§ Deine Aufgaben:
[A] Wie stark war laut dem Text über die antistalinistische Linke nach den Erfahrungen des Jahres 1923 das Mißtrauen gegen den russischen Staatsapparat?
[B] Setze den Text über die antistalinistische Linke im Anschluss an seinen letzten Satz fort.

§ Textblock:
↓

Bericht und Minderheitsbericht über
die schwebenden Probleme hätten in diesen örtlichen Körperschaften den
anti-stalinistischen Linken im ganzen Land eine starke Mehrheit gegeben. Nach den
Erfahrungen des Jahres 1923, die allen Mitgliedern noch frisch im Gedächtnis standen, war
das Mißtrauen gegen den russischen Staatsapparat gewaltig. Für diese revolutionären
Arbeiter, die preußischen Militarismus, sozialdemokratische Führer und die Weimarer
Polizei verabscheuten, waren die russischen Staatsbürokraten Gegenstände der gleichen
leidenschaftlichen Abneigung. Stalin und Manyilskij hatten recht, wenn sie in den
allgemeinen Bezirksversammungen einen Nährboden für beharrlichen Widerstand gegen die
Politik des Kremls erkannten.

↑

§ Aufgeführte Einträge:
↓

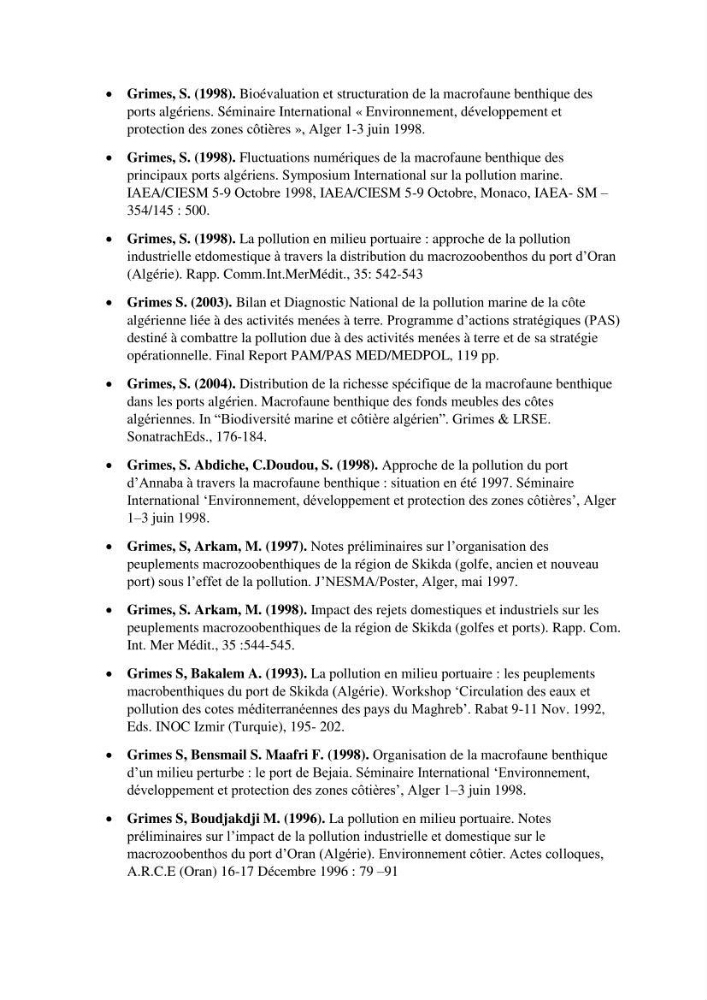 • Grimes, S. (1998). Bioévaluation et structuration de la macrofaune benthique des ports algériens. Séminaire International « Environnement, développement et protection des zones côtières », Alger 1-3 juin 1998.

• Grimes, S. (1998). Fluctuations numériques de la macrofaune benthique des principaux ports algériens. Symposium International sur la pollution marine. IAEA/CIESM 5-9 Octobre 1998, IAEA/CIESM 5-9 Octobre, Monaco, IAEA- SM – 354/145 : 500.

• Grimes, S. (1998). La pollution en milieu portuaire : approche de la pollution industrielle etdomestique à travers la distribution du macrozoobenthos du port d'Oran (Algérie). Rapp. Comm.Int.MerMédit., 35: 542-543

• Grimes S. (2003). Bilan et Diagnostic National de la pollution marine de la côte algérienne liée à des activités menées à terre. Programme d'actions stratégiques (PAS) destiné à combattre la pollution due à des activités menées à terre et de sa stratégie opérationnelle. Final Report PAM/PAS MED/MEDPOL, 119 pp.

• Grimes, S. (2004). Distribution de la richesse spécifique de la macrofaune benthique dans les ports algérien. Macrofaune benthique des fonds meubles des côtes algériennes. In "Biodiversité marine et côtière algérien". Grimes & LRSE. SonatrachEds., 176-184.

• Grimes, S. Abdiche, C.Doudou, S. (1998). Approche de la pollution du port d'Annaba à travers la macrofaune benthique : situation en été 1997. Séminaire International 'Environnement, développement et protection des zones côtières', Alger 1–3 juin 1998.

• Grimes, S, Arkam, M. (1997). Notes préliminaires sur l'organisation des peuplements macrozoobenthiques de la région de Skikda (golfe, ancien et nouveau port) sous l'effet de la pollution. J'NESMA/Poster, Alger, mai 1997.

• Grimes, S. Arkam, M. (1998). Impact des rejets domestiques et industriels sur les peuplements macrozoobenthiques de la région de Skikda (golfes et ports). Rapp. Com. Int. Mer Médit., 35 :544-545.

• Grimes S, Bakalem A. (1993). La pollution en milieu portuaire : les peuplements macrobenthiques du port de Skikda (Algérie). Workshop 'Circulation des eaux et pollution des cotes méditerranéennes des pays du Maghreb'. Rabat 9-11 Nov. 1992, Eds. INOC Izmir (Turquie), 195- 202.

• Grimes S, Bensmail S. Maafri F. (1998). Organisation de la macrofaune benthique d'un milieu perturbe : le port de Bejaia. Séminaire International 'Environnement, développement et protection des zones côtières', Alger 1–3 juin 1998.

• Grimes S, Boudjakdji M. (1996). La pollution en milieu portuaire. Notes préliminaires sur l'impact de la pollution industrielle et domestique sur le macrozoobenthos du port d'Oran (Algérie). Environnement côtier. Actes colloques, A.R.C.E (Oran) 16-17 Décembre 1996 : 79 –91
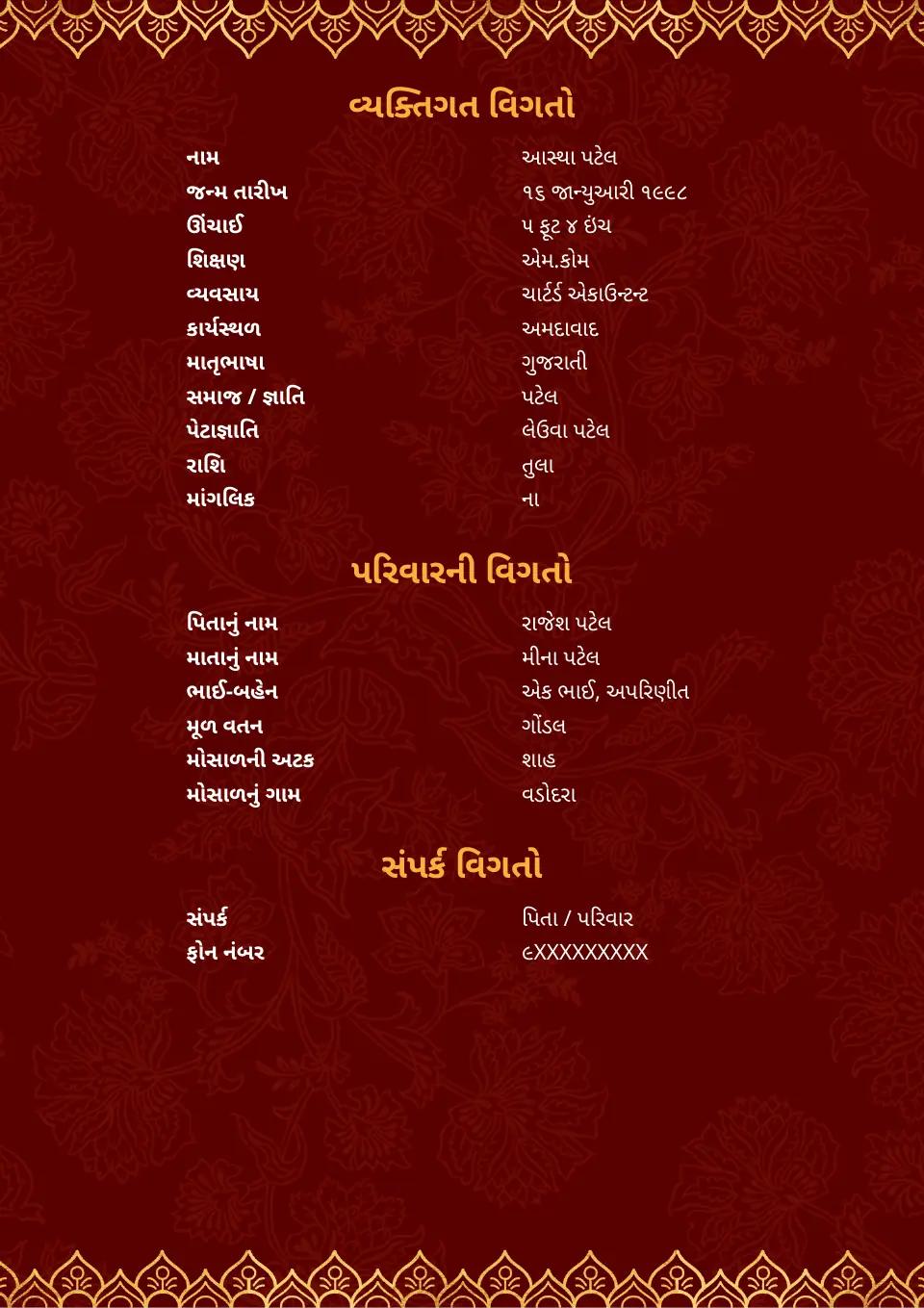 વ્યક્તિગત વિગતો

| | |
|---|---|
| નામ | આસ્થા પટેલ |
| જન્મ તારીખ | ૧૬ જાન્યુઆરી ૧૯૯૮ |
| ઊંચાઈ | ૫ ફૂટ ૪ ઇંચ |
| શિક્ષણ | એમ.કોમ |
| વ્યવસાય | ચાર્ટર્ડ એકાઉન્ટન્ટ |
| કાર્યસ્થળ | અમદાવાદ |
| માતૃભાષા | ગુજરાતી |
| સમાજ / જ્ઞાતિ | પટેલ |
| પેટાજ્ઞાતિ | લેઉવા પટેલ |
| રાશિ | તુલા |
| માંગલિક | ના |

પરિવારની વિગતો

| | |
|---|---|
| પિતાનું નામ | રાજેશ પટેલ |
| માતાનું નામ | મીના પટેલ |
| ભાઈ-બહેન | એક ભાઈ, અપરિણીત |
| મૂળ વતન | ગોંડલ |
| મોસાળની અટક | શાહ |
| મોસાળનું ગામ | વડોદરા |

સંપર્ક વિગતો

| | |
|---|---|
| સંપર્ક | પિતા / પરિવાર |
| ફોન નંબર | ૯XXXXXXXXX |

↑

§ Lösungen zur Übung:
[A] Das Mißtrauen war gewaltig.

[B]
Der Moskauer Apparat sagte diesen
örtlichen Parteiversammlungen offenen Krieg an. Unter der Losung ,»Konzentration der
Parteiarbeit in den Betrieben« wurde die alte Aufgliederung der Partei in
Bezirksversammlungen, die im Rahmen des Bezirks sowohl nach Wohngebiet wie nach
Betriebszugehörigkeit gruppiert waren, liquidiert. Eingeführt wurde das System Pieck;
Sitzungen von Einheiten größer als eine einzelne Betriebszelle wurden formell verboten,
und sogar größere Betriebszellen wurden in kleinere Einheiten von nicht mehr als zehn
bis fünfzehn Mitgliedern aufgespalten. Die Partei wurde atomisiert; jede
zusammenhängende Gruppe von Aktivisten wurde aufgelöst. Parteitagsdelegierte wurden
doppelt und dreifach gesiebt: zunächst wählten kleine Zellengruppen Vertreter; diese
Vertreter wählten Delegierte zu einem Bezirksparteitag; und nur dieser Bezirksparteitag
hatte schließlich das Recht, Delegierte zum Reichsparteitag zu wählen.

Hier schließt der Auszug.